Ocuparse de la calidad de los recipientes no es sólo responsabilidad del fabricante, sino también del productor de alimentos.

15 Noviembre 2002
A la hora de seleccionar el envase ideal para un producto no sólo hay que tener en cuenta lo que los costos permiten o aquella sugerencia que llega del departamento de marketing, sino que es de suma importancia considerar la compatibilidad entre el recipiente y el producto que estará en contacto directo con él.
Siempre es necesario conocer y respetar la legislación nacional y asegurarse de que el envase que finalmente se usará se encuentra habilitado por Senasa/INAL como contenedor alimentario. Se pueden así evitar inconvenientes en la posterior comercialización, especialmente aquellos que signifiquen un daño irreparable a la imagen pública de la empresa. El envase es el contenedor que está en contacto directo con el producto, cuya función primordial es guardar, proteger, conservar e identificar, además de facilitar su manejo y comercialización.

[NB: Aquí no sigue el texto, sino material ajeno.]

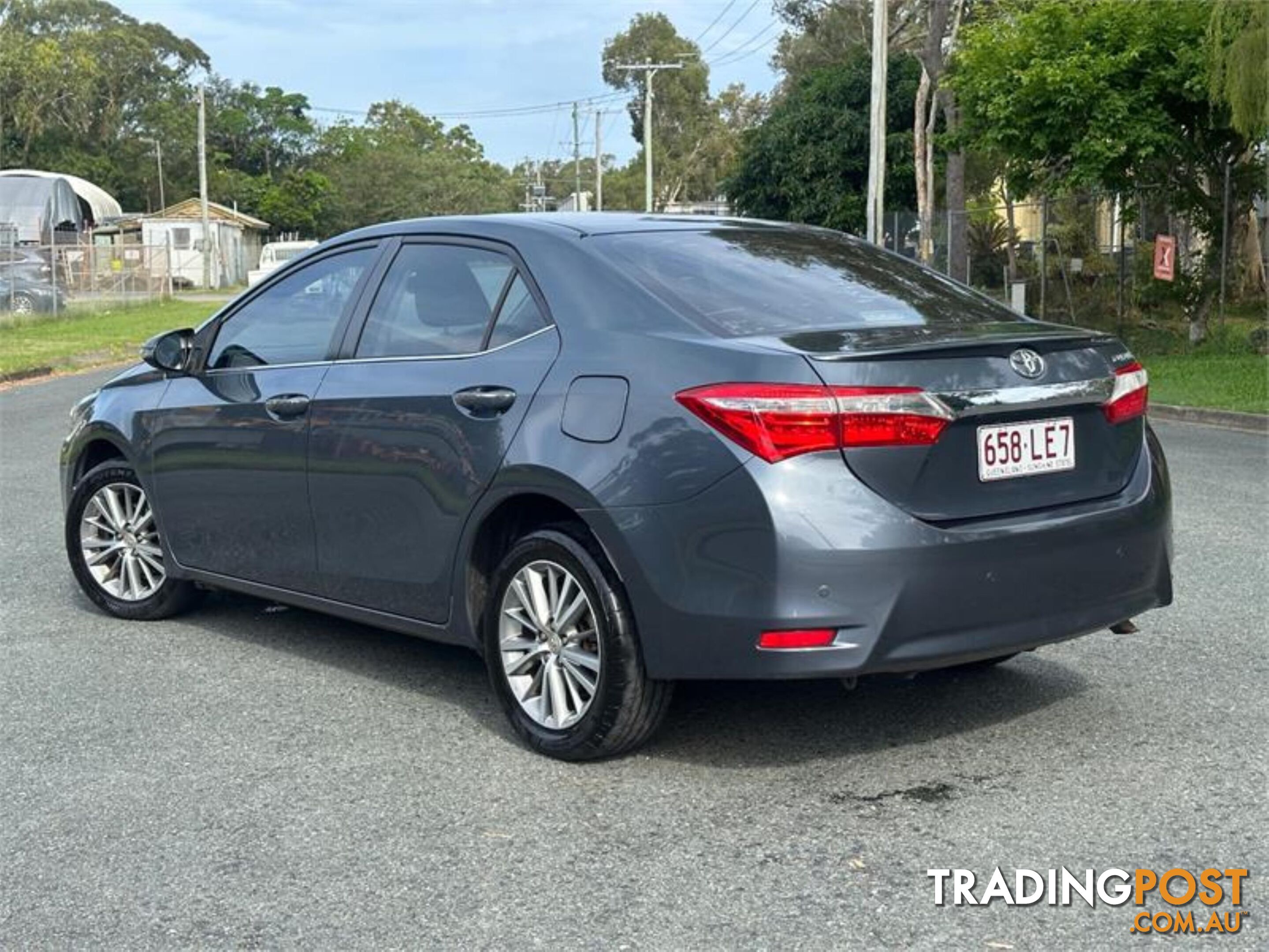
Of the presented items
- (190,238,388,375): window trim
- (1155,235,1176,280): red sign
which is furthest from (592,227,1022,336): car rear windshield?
(1155,235,1176,280): red sign

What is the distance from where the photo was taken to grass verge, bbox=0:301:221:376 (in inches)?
966

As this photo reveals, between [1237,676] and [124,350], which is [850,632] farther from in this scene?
[124,350]

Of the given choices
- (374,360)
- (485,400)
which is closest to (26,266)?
(374,360)

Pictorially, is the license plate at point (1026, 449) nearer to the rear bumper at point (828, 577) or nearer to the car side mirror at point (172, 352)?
the rear bumper at point (828, 577)

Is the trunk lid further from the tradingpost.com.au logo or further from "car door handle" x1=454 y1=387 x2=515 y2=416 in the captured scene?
the tradingpost.com.au logo

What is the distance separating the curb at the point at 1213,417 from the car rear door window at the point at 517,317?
1108 centimetres

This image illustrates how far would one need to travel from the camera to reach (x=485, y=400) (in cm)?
518

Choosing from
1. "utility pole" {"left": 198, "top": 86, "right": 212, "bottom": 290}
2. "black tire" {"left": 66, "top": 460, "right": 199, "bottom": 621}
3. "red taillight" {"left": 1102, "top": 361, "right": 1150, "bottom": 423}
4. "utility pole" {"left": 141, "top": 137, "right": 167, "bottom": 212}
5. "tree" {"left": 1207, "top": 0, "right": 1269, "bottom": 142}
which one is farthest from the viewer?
"utility pole" {"left": 141, "top": 137, "right": 167, "bottom": 212}

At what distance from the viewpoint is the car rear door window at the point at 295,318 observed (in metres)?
6.05

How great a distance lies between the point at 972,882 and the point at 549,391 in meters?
1.92

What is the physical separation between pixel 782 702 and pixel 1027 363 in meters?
1.49

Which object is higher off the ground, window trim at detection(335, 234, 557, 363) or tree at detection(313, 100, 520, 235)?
tree at detection(313, 100, 520, 235)

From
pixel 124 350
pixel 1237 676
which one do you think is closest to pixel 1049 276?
pixel 124 350

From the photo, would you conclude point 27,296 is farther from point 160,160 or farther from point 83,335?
point 160,160
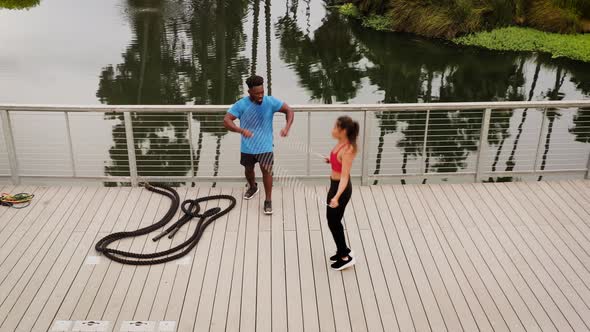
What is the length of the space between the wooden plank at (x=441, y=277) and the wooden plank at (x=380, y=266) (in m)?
0.29

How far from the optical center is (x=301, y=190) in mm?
5336

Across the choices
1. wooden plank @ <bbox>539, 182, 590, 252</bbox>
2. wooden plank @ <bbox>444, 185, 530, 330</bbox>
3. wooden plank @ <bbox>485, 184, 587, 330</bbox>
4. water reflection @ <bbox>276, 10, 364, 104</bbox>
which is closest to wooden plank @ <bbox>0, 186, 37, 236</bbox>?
wooden plank @ <bbox>444, 185, 530, 330</bbox>

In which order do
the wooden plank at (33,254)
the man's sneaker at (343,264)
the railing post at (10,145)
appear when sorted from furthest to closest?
the railing post at (10,145) → the man's sneaker at (343,264) → the wooden plank at (33,254)

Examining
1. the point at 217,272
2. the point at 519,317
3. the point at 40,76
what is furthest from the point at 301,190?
the point at 40,76

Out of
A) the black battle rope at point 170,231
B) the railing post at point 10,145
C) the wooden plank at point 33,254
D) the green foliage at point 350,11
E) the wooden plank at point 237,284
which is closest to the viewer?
the wooden plank at point 237,284

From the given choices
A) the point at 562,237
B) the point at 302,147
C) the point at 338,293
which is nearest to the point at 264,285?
the point at 338,293

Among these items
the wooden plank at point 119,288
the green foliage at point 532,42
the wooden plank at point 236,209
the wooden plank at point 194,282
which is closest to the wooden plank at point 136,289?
the wooden plank at point 119,288

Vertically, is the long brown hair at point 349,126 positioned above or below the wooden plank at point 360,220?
above

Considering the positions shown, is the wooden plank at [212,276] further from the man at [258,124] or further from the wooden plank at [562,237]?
the wooden plank at [562,237]

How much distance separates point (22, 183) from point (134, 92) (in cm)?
936

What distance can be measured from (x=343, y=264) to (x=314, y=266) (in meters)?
0.23

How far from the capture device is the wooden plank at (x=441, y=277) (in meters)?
3.54

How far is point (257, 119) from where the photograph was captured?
466 cm

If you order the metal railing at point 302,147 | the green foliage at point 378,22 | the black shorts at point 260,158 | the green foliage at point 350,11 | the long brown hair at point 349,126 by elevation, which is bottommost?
the metal railing at point 302,147
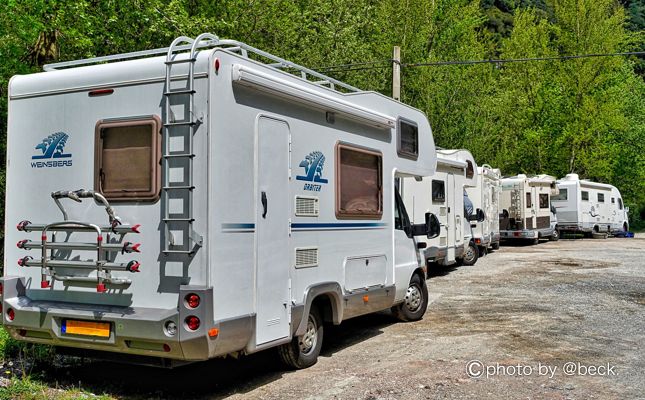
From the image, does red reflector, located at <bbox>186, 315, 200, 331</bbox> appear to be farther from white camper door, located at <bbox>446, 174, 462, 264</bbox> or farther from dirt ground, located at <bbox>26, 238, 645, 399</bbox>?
white camper door, located at <bbox>446, 174, 462, 264</bbox>

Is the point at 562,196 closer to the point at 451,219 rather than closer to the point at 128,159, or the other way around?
the point at 451,219

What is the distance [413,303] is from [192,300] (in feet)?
16.5

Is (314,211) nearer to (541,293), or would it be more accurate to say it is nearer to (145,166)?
(145,166)

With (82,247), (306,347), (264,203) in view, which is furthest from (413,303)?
(82,247)

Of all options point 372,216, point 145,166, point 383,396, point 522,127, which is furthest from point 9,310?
point 522,127

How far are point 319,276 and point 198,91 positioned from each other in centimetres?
246

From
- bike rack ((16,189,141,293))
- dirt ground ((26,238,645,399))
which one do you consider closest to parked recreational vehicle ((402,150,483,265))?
dirt ground ((26,238,645,399))

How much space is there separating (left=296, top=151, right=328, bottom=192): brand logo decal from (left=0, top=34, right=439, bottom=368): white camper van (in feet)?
0.07

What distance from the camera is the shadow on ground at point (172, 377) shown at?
600 cm

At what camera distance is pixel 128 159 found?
18.3ft

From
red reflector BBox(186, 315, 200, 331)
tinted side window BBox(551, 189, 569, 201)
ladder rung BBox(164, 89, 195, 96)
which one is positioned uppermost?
tinted side window BBox(551, 189, 569, 201)

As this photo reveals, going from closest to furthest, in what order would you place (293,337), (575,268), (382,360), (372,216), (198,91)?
1. (198,91)
2. (293,337)
3. (382,360)
4. (372,216)
5. (575,268)

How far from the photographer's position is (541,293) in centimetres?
1248

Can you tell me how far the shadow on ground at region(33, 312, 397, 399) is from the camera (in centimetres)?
600
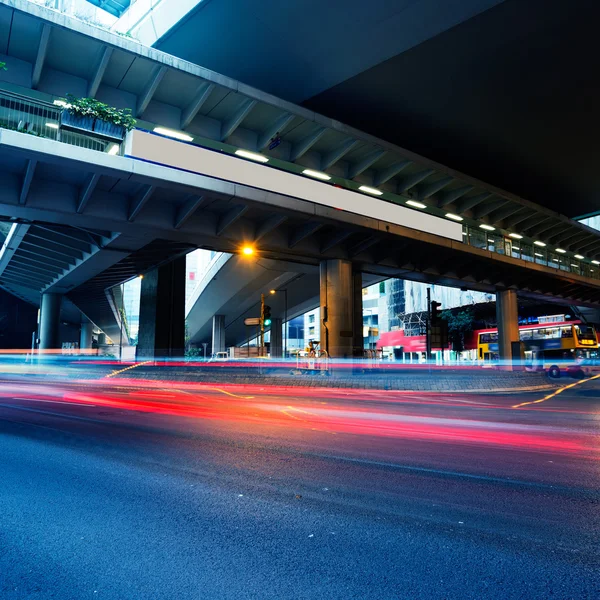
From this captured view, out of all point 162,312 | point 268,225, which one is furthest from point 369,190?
point 162,312

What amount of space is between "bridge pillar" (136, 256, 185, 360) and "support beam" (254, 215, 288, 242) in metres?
11.9

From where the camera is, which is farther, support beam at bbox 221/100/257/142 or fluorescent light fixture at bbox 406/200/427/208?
fluorescent light fixture at bbox 406/200/427/208

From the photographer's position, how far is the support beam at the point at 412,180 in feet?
64.2

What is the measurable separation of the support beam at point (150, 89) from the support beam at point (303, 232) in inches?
288

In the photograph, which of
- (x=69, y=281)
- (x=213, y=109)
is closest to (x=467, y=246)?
(x=213, y=109)

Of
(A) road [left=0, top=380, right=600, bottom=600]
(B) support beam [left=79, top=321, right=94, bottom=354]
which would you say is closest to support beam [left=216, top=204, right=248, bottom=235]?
(A) road [left=0, top=380, right=600, bottom=600]

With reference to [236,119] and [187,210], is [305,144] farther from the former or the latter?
[187,210]

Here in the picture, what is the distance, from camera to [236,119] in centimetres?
1524

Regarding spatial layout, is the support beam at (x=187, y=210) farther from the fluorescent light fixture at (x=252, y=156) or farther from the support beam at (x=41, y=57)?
the support beam at (x=41, y=57)

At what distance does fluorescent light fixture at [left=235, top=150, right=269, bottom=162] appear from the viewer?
16359mm

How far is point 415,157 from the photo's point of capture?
18547mm

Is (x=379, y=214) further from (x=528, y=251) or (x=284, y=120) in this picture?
(x=528, y=251)

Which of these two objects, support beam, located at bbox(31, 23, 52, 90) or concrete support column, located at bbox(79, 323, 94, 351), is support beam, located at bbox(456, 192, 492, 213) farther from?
concrete support column, located at bbox(79, 323, 94, 351)

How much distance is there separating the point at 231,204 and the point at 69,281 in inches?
735
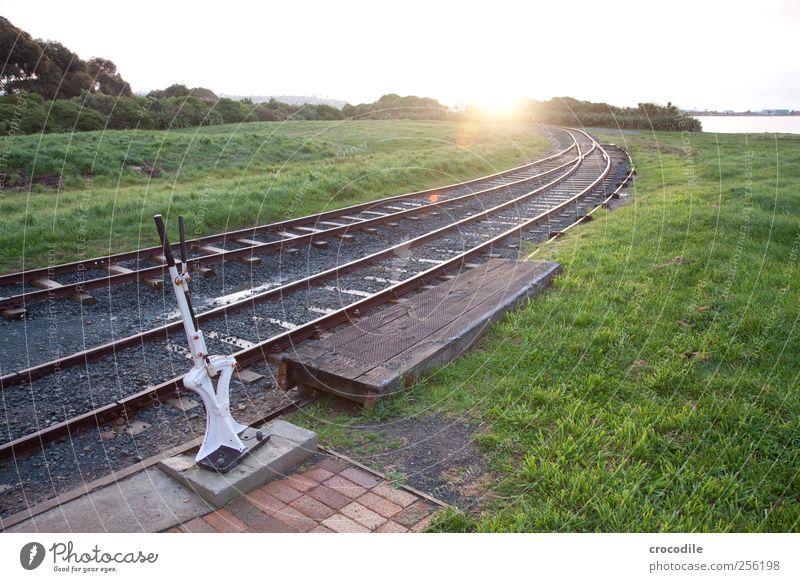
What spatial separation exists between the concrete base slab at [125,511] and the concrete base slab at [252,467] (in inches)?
3.3

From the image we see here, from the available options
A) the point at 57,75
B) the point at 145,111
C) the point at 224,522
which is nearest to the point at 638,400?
the point at 224,522

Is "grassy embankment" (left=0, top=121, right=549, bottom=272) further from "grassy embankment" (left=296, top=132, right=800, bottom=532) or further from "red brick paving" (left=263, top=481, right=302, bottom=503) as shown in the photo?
"red brick paving" (left=263, top=481, right=302, bottom=503)

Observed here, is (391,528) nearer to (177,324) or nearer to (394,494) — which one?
(394,494)

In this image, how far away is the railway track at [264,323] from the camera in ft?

A la hora de evaluar un envase es común en el mundo empresarial preocuparse por los aspectos relacionados a la calidad de servicio que este brindará. Es decir, considerar la funcionalidad, la practicidad (por ejemplo la posibilidad de cerrar nuevamente el envase para que el producto no se altere) y un diseño atractivo.
Según Natalia Bonvini, del Programa Calidad de la Sagpya, un envase puede ofrecer una alta calidad de servicio y una baja calidad de producción. Evaluar este aspecto significa asegurarse que esté fabricado con materiales adecuados y autorizados.
El Código Alimentario Argentino, clasifica los envases de uso alimentario en tres categorías: primario, secundario y terciario. Aquí trataremos el llamado envase primario, porque es el que tiene contacto directo con el producto, por ejemplo una botella de gaseosa. Las normas establecen que este tipo de envase debe fabricarse según las "buenas prácticas de manufactura" o BPM.
El objetivo es que en las condiciones normales o previsibles de empleo no se produzca migración a los alimentos de componentes indeseables, tóxicos o contaminantes que: a) superen los límites máximos fijados; b) puedan representar un riesgo para la salud humana; c) ocasionen una modificación inaceptable de la composición de los alimentos o en los caracteres sensoriales de los mismos. Por esto, ocuparse de la calidad de producción del envase primario no es sólo responsabilidad del fabricante; es también esencial para el productor alimentario.